▸ **Aim of the task**: Reproduce the text on the Mardan Sports Complex word for word, in full.

▸ **Text passage**:
______
Mardan Sports Complex  is located in Mardan in Khyber Pakhtunkhwa province of Pakistan. The complex has facilities for all major sports such as Cricket, Football, Hockey, Swimming Pool, Basketball, Volleyball, Squash Court, Indoor Female Gymnasium, Climbing Wall and Open Air Gym.

History and development 
Mardan Sports Complex is a multiple purpose sports complex located in Sheikh Maltoon Town Mardan. It was constructed in 2006 by Mardan district government with the help of Government of Pakistan.This sports complex was built on the cost of Rs. 33.4 Crore. Initially, facilities for cricket, football, basketball and volleyball were made available. The swimming pool facility was then built in 2011 at the cost of Rs.50 million while in 2016, the PTI led government of Khyber Pakhtunkhwa constructed an international standard hockey turf at the sports complex at the cost Rs.67.69 million.

Sporting facilities 
Mardan Sports Complex currently hold sporting facilities for the following sports.
______
▸ **Record excerpts**:
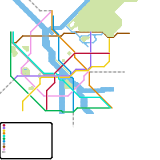 Greater Garforth Area V1.6 (unknown)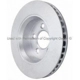 Purchase Top-Quality Front Disc Brake Rotor by QUALITY-BUILT - BR43159G pa4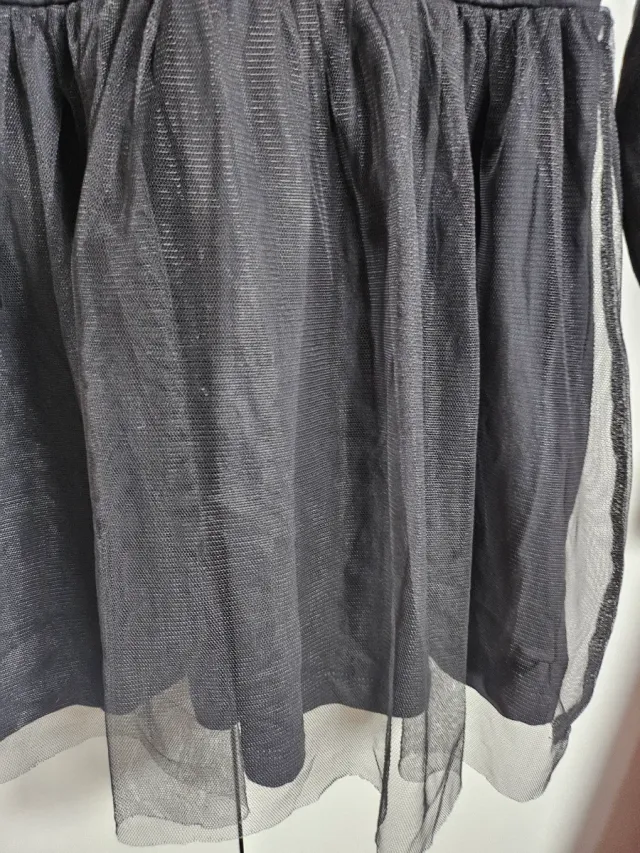 Vestito Sfera Bambina Taglia 6-7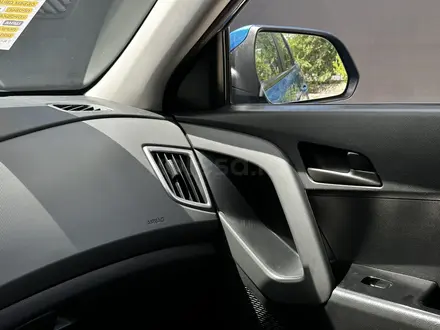 Hyundai Creta 2018 года за 7 690 000 тг. в Актобе – фото 11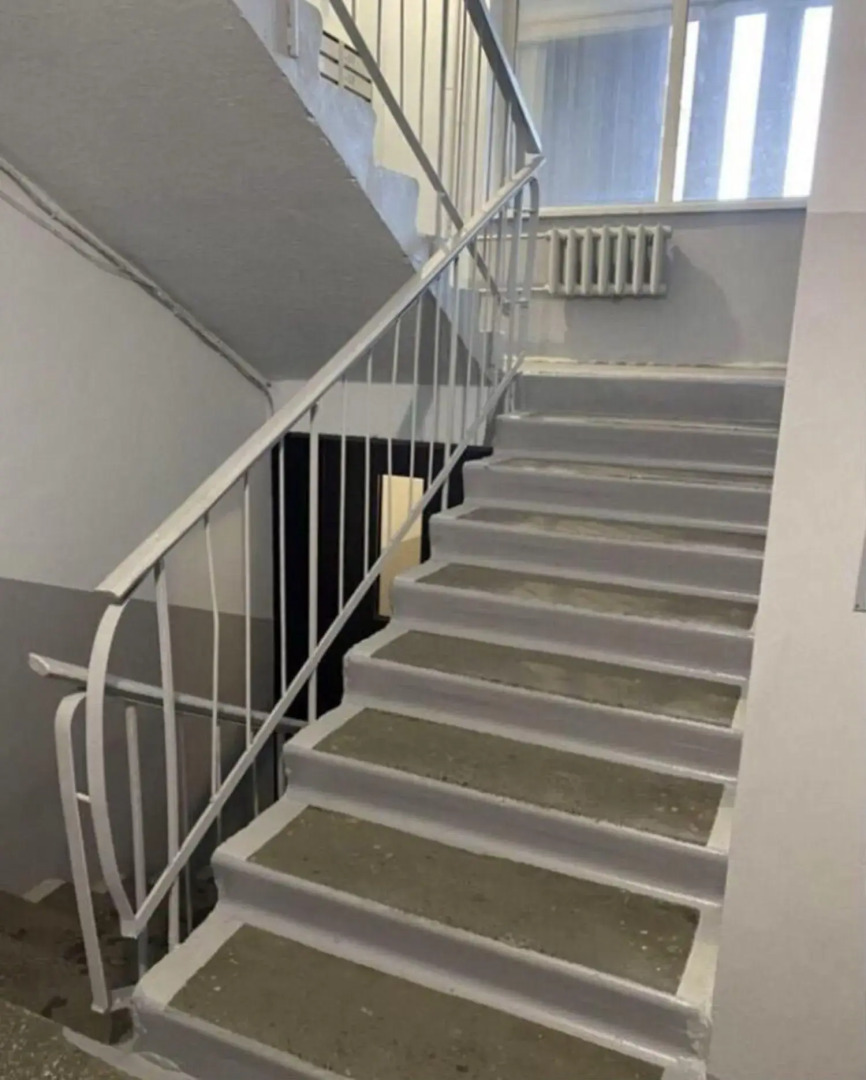 Апартаменты на улице Советская 99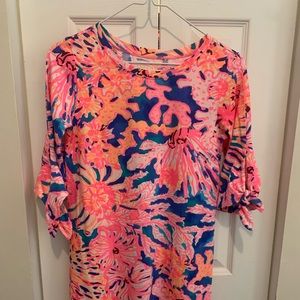 Lilly Pulitzer xs dress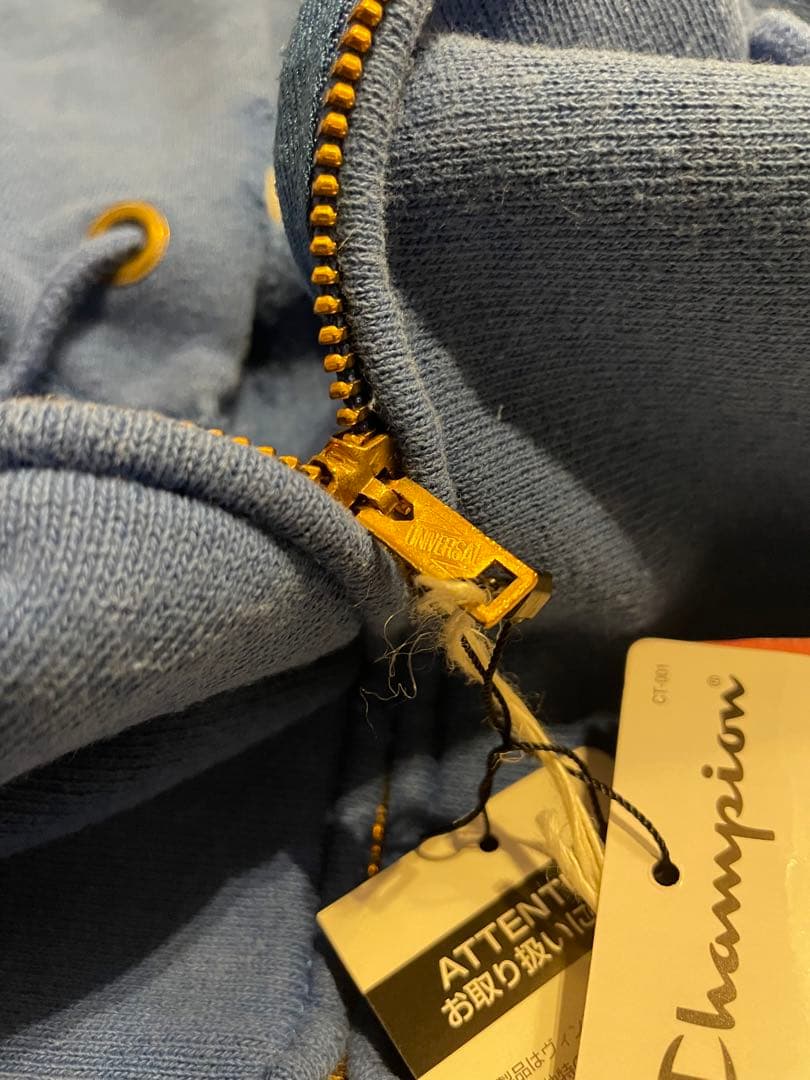 RHC RonHerman California Zip Hoodie パーカー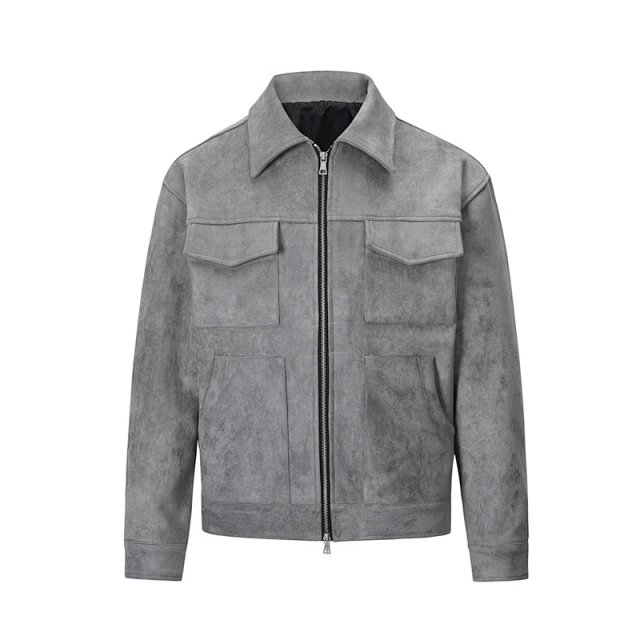 Fashion Jacket: seller detail photo 1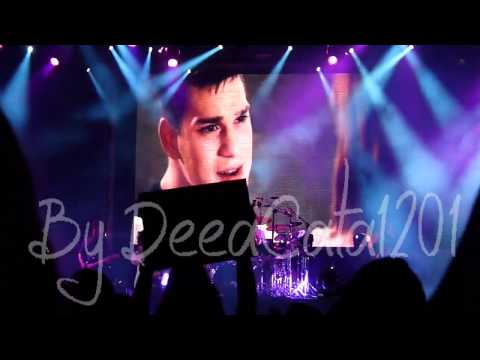 Lala Band Forever - Cristina & Vlad - Ploaia mea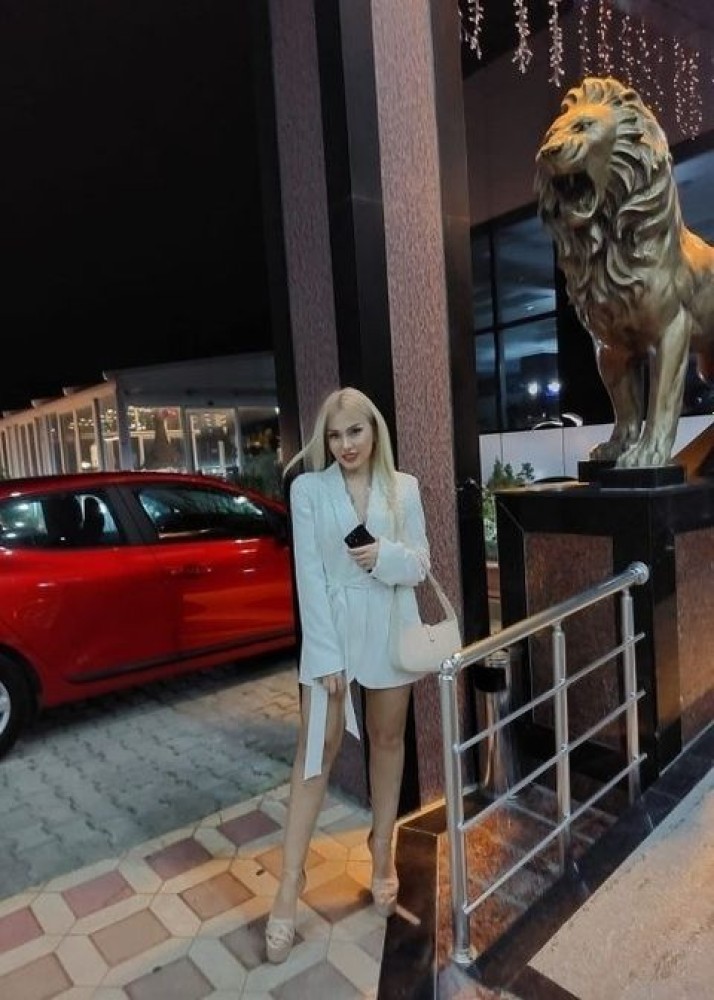 Индивидуалка Лида фото № 2 в городе Назрань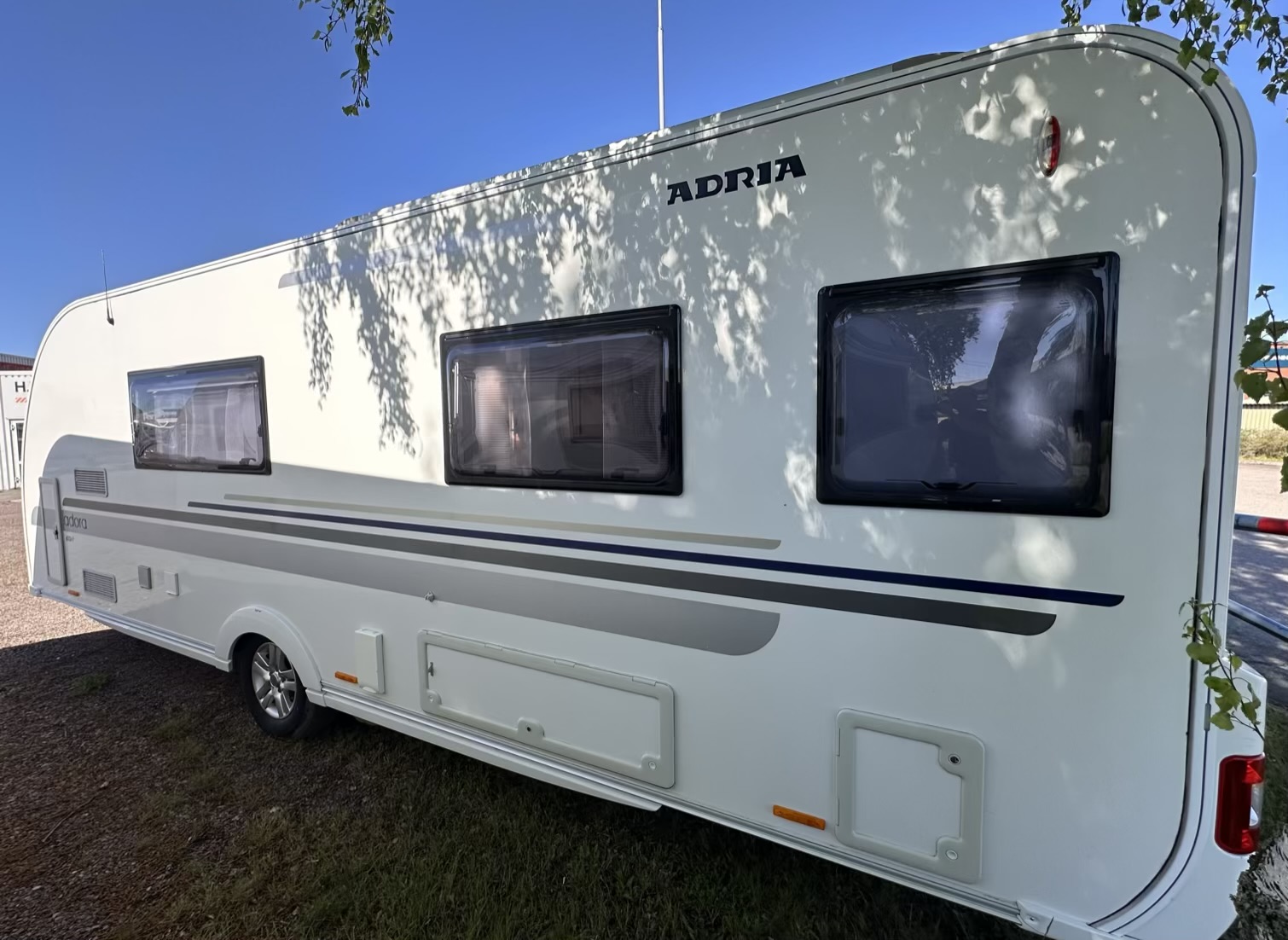 Adria adora 613 HT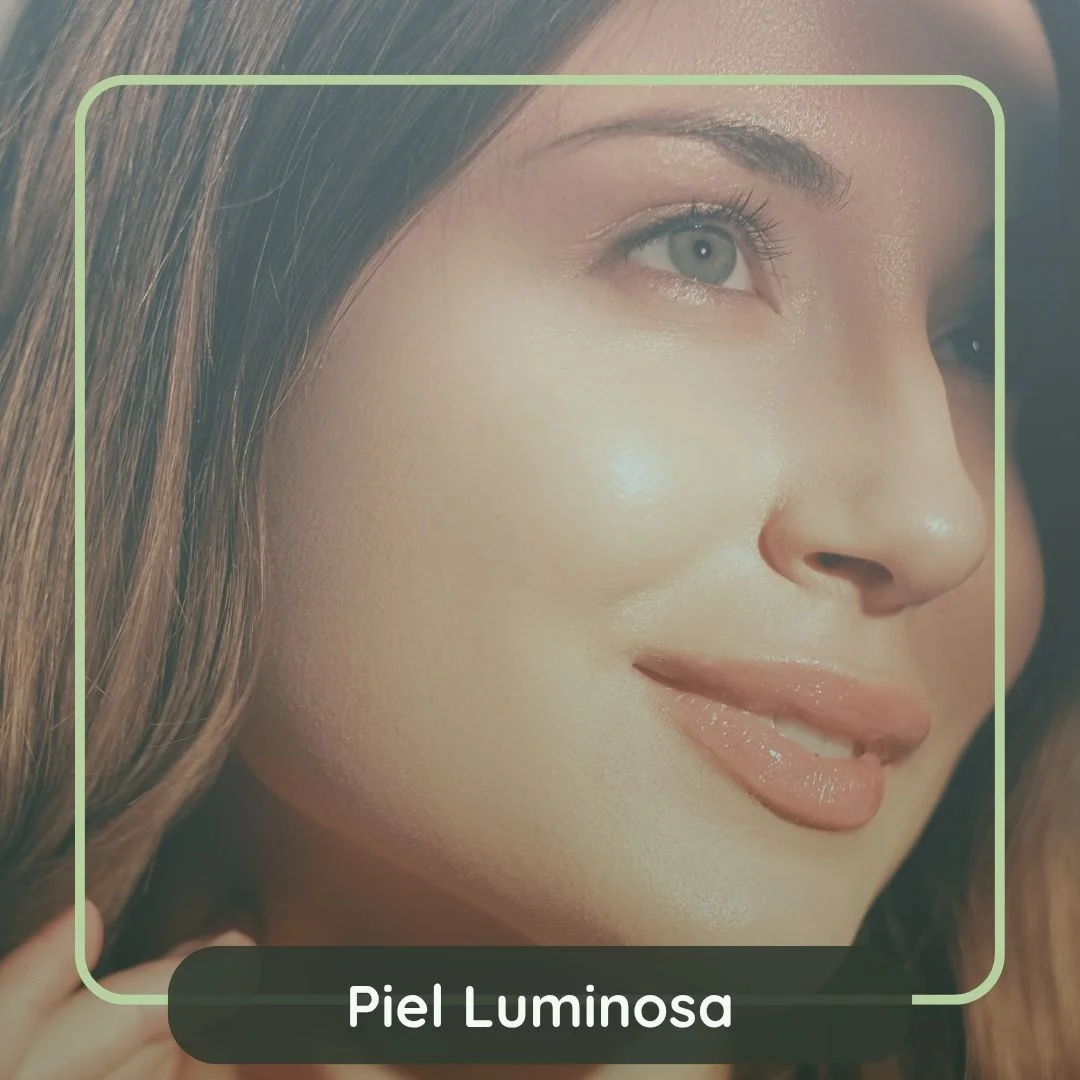 Sueroterapia para la piel en Bogotá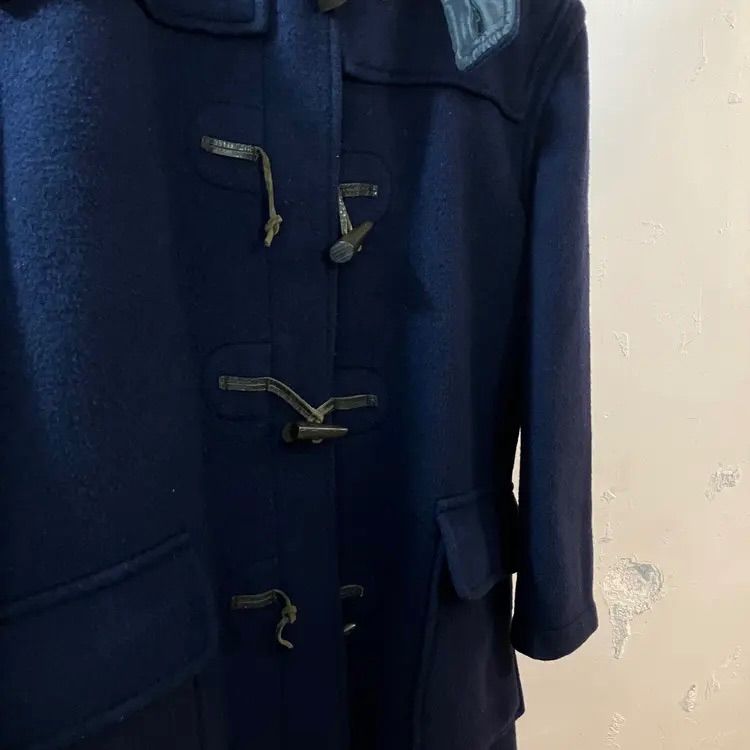 80s〜 GLOVERALL / グローバーオール ダッフルコート - メルカリ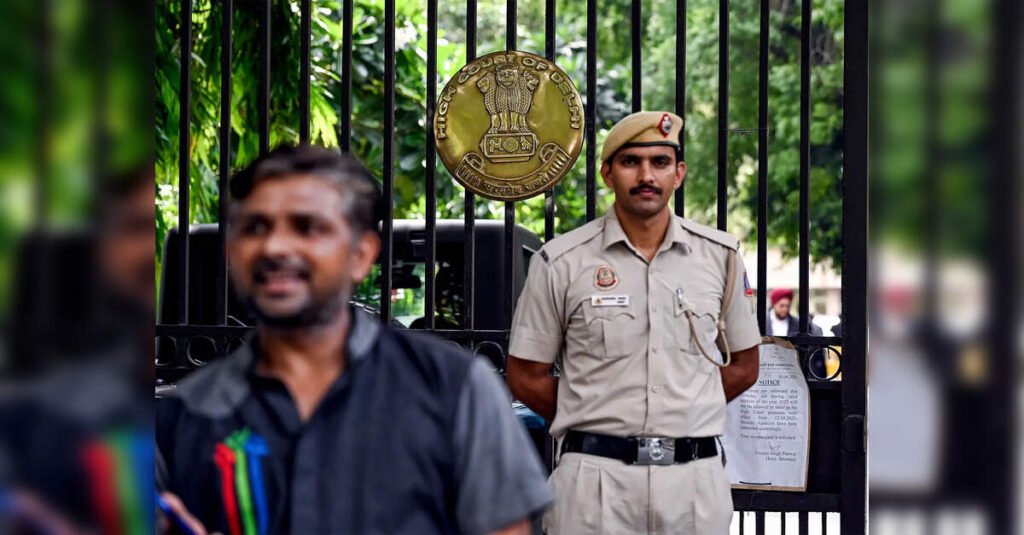 Delhi High Court Upholds Prosecution of Ex-NSE Chief Chitra Ramkrishna, ETLegalWorld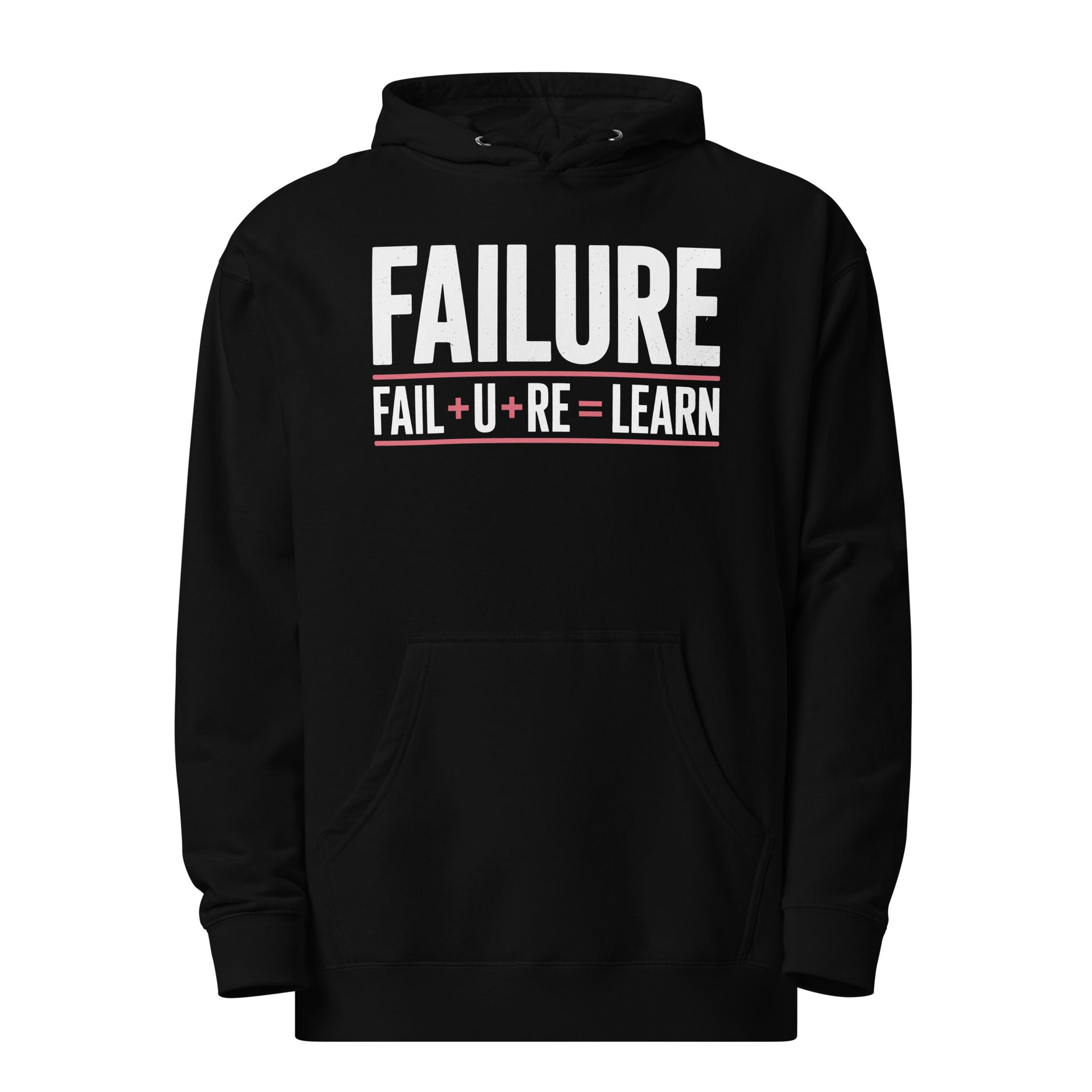 Unisex midweight hoodie - Briadanna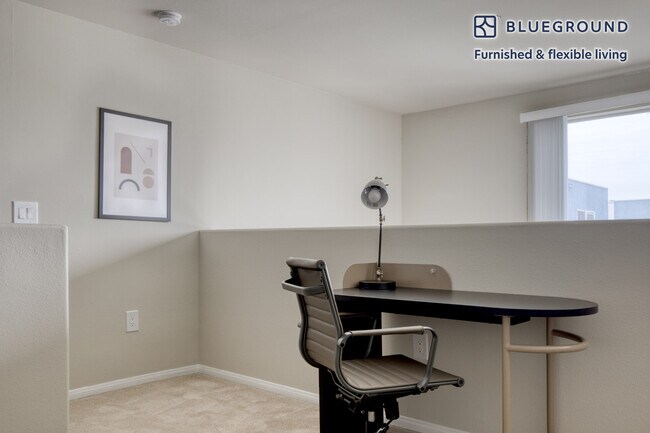Foto del edificio - 5535 Westlawn Ave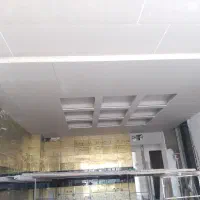 تایل کناف سقف کاذب|خدمات پیشه و مهارت|نیشابور, شهید بهشتی|دیوار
______
▸ **Reply**:
Mardan Sports Complex  is located in Mardan in Khyber Pakhtunkhwa province of Pakistan. The complex has facilities for all major sports such as Cricket, Football, Hockey, Swimming Pool, Basketball, Volleyball, Squash Court, Indoor Female Gymnasium, Climbing Wall and Open Air Gym.

History and development 
Mardan Sports Complex is a multiple purpose sports complex located in Sheikh Maltoon Town Mardan. It was constructed in 2006 by Mardan district government with the help of Government of Pakistan.This sports complex was built on the cost of Rs. 33.4 Crore. Initially, facilities for cricket, football, basketball and volleyball were made available. The swimming pool facility was then built in 2011 at the cost of Rs.50 million while in 2016, the PTI led government of Khyber Pakhtunkhwa constructed an international standard hockey turf at the sports complex at the cost Rs.67.69 million.

Sporting facilities 
Mardan Sports Complex currently hold sporting facilities for the following sports.